* Tarea a realizar *
¿Puedes copiar, sin cambiar nada, el fragmento de la lectio divina de Filipenses 2 que se abre con las palabras que contienen "Haz, Padre, que" y se cierra con "Ef. 1, 15-21)."?

Lectio divina de Filipenses 2, 1-30
a Invocación para disponer el corazón a la escucha orante de la Palabra de Dios
Señor Dios, Padre de nuestro Señor Jesucristo,
Dios de la gloria,
me postro ante ti y te adoro
como a mi Dios, mi Padre y Padre de toda la humanidad,
creada por tu amor y para gloria de la Trinidad divina.
La sangre preciosísima de tu Hijo nos ha redimido
para hacer de todos nosotros
el pueblo de tu alabanza,
por la acción santificadora de tu Espíritu de santidad.
Concédeme, Padre, espíritu de sabiduría y revelación,
ilumina los ojos de mi corazón
para que pueda conocer íntimamente tu plan de amor
revelado en la Palabra encarnada.
Pueda así yo también conocer y experimentar
cuál es la esperanza a que me habéis llamado,
cuál la riqueza de la gloria que me otorgas
y que nos otorgas a todos tus hijos en herencia.
Haz, Padre, que vea y conozca, con los ojos del corazón,
la soberana grandeza de tu poder
que has desplegado en Cristo Jesús
resucitándolo de entre los muertos
y sentándolo a tu derecha en los cielos
por encima de todo y de todos, para gloria y alabanza de tu Nombre.
(cf. Ef. 1, 15-21).
a Lectura orante
Guiada e iluminada por la luz del Espíritu Santo, “con los ojos del corazón” y no sólo con la mirada corporal y la inteligencia humana, leo una y otra vez la Palabra de Dios, guiada y acompañada por el mismo san Pablo, mistagogo del Misterio de Cristo, y bajo la óptica del beato Alberione.

* Datos a examinar *
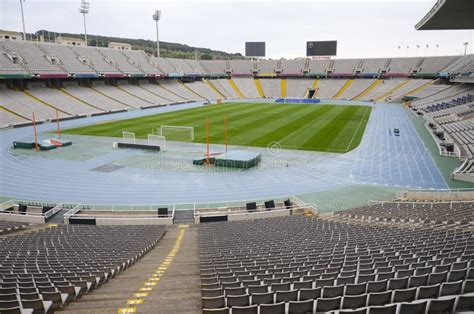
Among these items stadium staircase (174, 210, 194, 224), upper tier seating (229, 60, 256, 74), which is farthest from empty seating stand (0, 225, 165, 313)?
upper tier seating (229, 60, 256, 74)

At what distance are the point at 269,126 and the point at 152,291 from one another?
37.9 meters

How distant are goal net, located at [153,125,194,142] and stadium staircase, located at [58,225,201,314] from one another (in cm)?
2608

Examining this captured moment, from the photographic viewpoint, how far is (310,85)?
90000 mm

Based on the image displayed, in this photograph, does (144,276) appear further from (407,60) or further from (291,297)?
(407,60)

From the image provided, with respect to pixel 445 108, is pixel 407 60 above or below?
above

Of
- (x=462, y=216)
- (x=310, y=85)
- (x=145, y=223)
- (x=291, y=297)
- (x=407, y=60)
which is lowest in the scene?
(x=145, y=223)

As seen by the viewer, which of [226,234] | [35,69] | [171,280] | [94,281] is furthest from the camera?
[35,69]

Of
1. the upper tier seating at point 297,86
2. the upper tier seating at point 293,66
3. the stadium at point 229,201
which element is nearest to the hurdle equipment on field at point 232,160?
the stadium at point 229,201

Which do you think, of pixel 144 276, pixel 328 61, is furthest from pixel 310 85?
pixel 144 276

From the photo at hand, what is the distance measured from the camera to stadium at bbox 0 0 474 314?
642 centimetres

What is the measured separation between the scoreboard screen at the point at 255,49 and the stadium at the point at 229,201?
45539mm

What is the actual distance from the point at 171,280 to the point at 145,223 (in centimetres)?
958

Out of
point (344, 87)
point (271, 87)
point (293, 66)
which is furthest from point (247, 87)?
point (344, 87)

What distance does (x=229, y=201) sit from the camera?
==
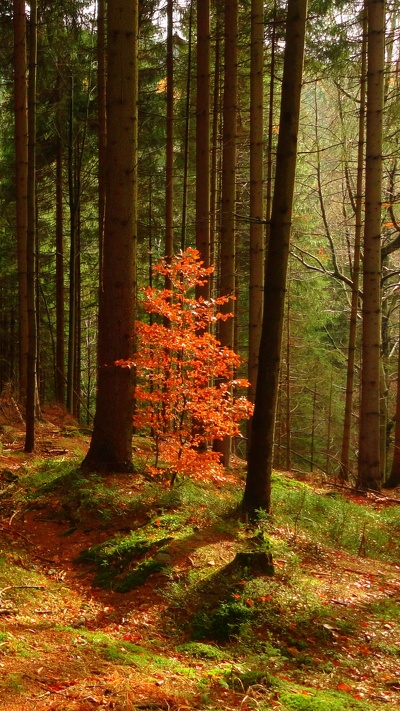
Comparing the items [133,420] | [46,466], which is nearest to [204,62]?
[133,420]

* Solución del ejercicio *
Haz, Padre, que vea y conozca, con los ojos del corazón,
la soberana grandeza de tu poder
que has desplegado en Cristo Jesús
resucitándolo de entre los muertos
y sentándolo a tu derecha en los cielos
por encima de todo y de todos, para gloria y alabanza de tu Nombre.
(cf. Ef. 1, 15-21).